— Start —

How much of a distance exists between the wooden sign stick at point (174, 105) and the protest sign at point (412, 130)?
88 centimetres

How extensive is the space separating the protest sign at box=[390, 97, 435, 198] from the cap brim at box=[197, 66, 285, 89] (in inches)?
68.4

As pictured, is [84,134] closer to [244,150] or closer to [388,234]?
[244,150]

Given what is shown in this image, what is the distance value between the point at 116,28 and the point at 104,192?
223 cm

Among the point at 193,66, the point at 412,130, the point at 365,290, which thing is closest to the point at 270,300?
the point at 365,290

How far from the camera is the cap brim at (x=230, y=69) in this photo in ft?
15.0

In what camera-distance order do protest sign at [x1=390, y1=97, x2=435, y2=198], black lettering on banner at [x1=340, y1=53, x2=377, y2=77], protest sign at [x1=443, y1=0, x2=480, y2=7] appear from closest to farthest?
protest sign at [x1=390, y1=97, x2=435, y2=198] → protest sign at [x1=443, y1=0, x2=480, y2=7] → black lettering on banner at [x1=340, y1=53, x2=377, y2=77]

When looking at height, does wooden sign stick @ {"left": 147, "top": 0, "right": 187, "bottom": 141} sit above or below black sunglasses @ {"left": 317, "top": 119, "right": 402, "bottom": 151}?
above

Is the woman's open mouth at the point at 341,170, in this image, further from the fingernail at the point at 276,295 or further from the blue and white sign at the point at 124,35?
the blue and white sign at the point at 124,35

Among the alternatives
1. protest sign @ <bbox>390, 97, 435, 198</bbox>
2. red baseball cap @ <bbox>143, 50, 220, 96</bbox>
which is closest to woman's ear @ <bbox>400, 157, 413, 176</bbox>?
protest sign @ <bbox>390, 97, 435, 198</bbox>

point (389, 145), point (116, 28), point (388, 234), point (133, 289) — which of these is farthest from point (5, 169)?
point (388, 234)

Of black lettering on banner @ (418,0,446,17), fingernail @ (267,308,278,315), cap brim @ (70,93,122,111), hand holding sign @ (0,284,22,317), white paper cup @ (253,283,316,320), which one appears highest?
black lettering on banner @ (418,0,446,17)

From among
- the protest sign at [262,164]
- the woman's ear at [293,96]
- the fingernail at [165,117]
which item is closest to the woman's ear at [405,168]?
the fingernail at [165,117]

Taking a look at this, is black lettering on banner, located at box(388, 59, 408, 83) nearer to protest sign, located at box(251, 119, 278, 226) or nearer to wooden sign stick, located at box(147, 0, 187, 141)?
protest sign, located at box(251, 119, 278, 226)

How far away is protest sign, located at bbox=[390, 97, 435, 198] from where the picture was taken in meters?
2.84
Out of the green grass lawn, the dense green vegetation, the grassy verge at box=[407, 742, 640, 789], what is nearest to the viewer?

— End —

→ PROMPT: Your task is to return the full listing exactly as it was given.

→ RESULT OF THE EXERCISE:
How much of a distance exists between the wooden sign stick at point (174, 105) and the protest sign at point (412, 130)?
88 centimetres

How extensive is the space separating the protest sign at box=[390, 97, 435, 198] from the cap brim at box=[197, 66, 285, 89] (in inches)?
68.4

As pictured, is [84,134] closer to [244,150] or closer to [388,234]?
[244,150]

Given what is shown in this image, what is the distance value between the point at 116,28 and the point at 104,192?
223 cm

Among the point at 193,66, the point at 412,130, the point at 365,290, which thing is closest to the point at 270,300?
the point at 365,290

How far from the camera is the cap brim at (x=230, y=69) in this photo in ft?
15.0

In what camera-distance order do protest sign at [x1=390, y1=97, x2=435, y2=198], black lettering on banner at [x1=340, y1=53, x2=377, y2=77], protest sign at [x1=443, y1=0, x2=480, y2=7] appear from closest to farthest?
protest sign at [x1=390, y1=97, x2=435, y2=198] → protest sign at [x1=443, y1=0, x2=480, y2=7] → black lettering on banner at [x1=340, y1=53, x2=377, y2=77]

When looking at height, does wooden sign stick @ {"left": 147, "top": 0, "right": 187, "bottom": 141} sit above or below black sunglasses @ {"left": 317, "top": 119, "right": 402, "bottom": 151}?
above

Is the woman's open mouth at the point at 341,170, in this image, further from the fingernail at the point at 276,295 or further from the blue and white sign at the point at 124,35?
the blue and white sign at the point at 124,35

Among the alternatives
1. protest sign @ <bbox>390, 97, 435, 198</bbox>
2. red baseball cap @ <bbox>143, 50, 220, 96</bbox>
which is closest to woman's ear @ <bbox>400, 157, 413, 176</bbox>?
protest sign @ <bbox>390, 97, 435, 198</bbox>

point (389, 145), point (116, 28), point (388, 234), point (133, 289) — which of these is farthest from point (5, 169)?
point (388, 234)

Of black lettering on banner @ (418,0,446,17), fingernail @ (267,308,278,315), cap brim @ (70,93,122,111), hand holding sign @ (0,284,22,317), white paper cup @ (253,283,316,320), which one appears highest?
black lettering on banner @ (418,0,446,17)

From among
- the protest sign at [262,164]
- the woman's ear at [293,96]
- the fingernail at [165,117]
which item is closest to the woman's ear at [405,168]?
the fingernail at [165,117]

Taking a look at this, is black lettering on banner, located at box(388, 59, 408, 83) nearer to protest sign, located at box(251, 119, 278, 226) or nearer to wooden sign stick, located at box(147, 0, 187, 141)?
protest sign, located at box(251, 119, 278, 226)

How far away is protest sign, located at bbox=[390, 97, 435, 198] from where the picture was taken in meters?
2.84
Out of the green grass lawn, the dense green vegetation, the grassy verge at box=[407, 742, 640, 789], what is nearest to the viewer?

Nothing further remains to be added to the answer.